• [Provided data]

***

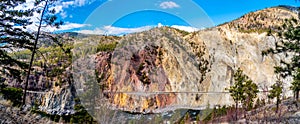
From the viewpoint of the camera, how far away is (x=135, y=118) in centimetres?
1442

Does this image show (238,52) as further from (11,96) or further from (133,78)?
(11,96)

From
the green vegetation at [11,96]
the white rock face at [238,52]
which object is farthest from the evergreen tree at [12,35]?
the white rock face at [238,52]

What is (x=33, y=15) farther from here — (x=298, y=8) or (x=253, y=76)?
(x=253, y=76)

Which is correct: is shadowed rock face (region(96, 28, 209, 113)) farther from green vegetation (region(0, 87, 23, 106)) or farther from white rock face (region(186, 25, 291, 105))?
white rock face (region(186, 25, 291, 105))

***

• [Task brief]
Reproduce all of the lines above with "vegetation" swapped for "foliage" and everything else unchanged, omitting the pictures.

• [Output for this exercise]
From the viewpoint of the camera, how far away is (x=135, y=118) in centimetres?
1442

Does this image show (238,52) as further from (11,96) or further from (133,78)?
(11,96)

From
the green foliage at [11,96]
the white rock face at [238,52]
which object is farthest from the evergreen tree at [12,35]?
the white rock face at [238,52]

What is (x=33, y=15) farther from here — (x=298, y=8) or (x=253, y=76)?
(x=253, y=76)

Which is correct: is shadowed rock face (region(96, 28, 209, 113)) farther from green foliage (region(0, 87, 23, 106)) or farther from white rock face (region(186, 25, 291, 105))?
white rock face (region(186, 25, 291, 105))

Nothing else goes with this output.